Reading text:
* * * * * * *

Biophilia in Michigan

The love of the living world is built into human nature, and it's good to be reminded again and again.

My daughter Sarah, 21, who cares for nature as much as anyone I know, took me under her wing today-as usual, to my benefit. I said at every choice point, "I am placing myself in your very capable hands," and she led me into the Nichols Arboretum in Ann Arbor, known to the citizens of that marvelous town as "the Arb."

I was there to attend a concert her older brother gave last night, exquisite renditions of blues songs by the great and near-great of that tradition, and his own as well. I have to say that when he dedicated one of his mother's favorite songs to her memory, I barely kept my composure. We stayed up talking long into the night.

But today Sarah took my hand and led me into a world apart. I would have called it a semi-wilderness (having seen a lot of full-scale wildness) but Sarah is taking a course on land-use law in environmental studies, and it turns out "wilderness" is now a technical legal term, and the Arb is a carefully managed but still slightly wild place. Whatever you call it, the Arb is varied, changing, grand, beautiful, and calming.

We first climbed through young-to-middle-aged mixed forest with stunning yellows, oranges, and occasional reds mingling with evergreens. Pines, oaks and maples dominate, but birches and hickory grow among them, and the meadows are still green this time of year. We went down the bank to the river, sat on the damp leaves, and listened to the murmur.

* * * * * * *

Given material:
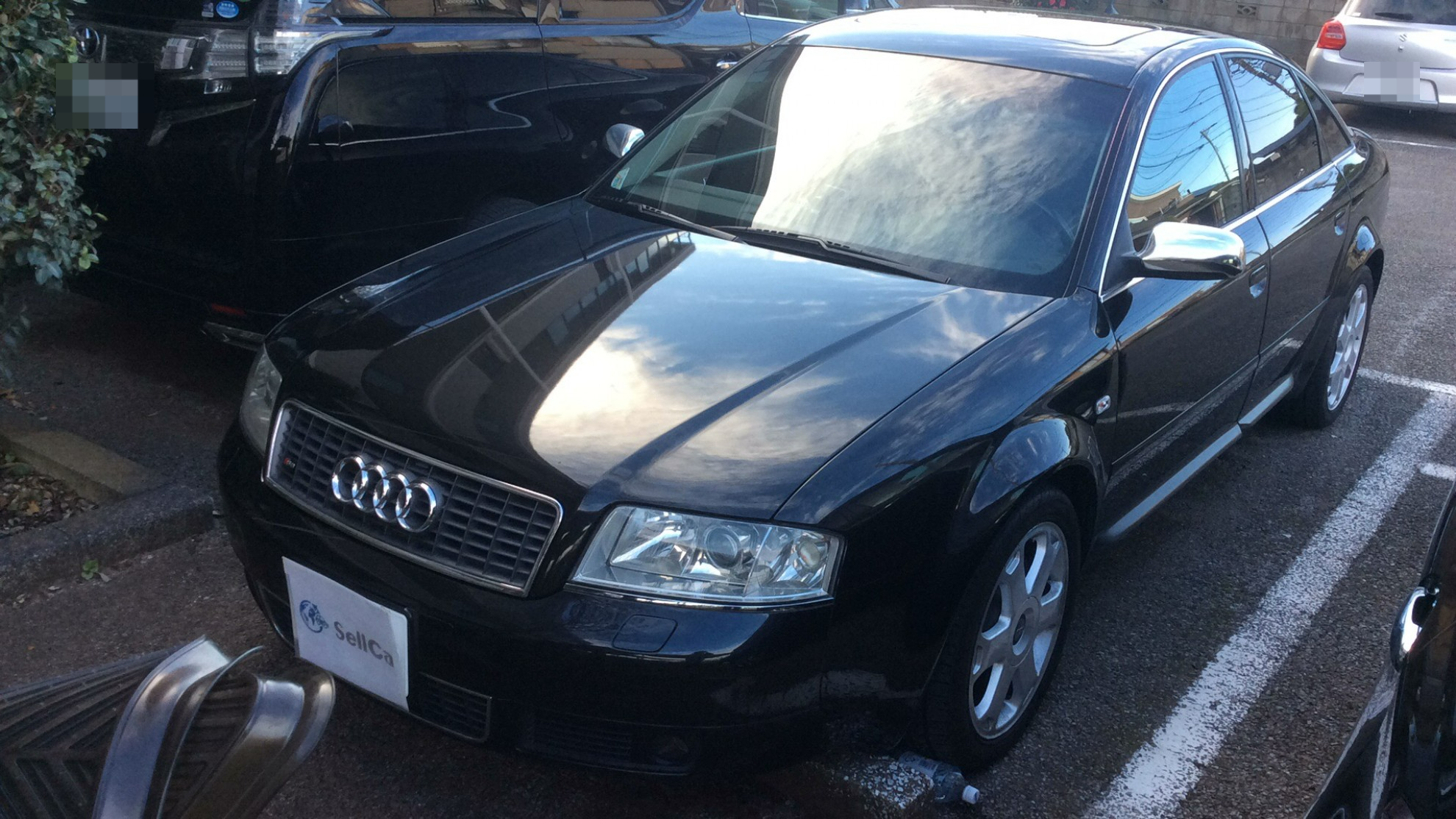 アウディ Ｓ６の売買実績画像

* * * * * * *

In the biophilia essay, what name do the citizens of Ann Arbor use for the Nichols Arboretum?

"The Arb"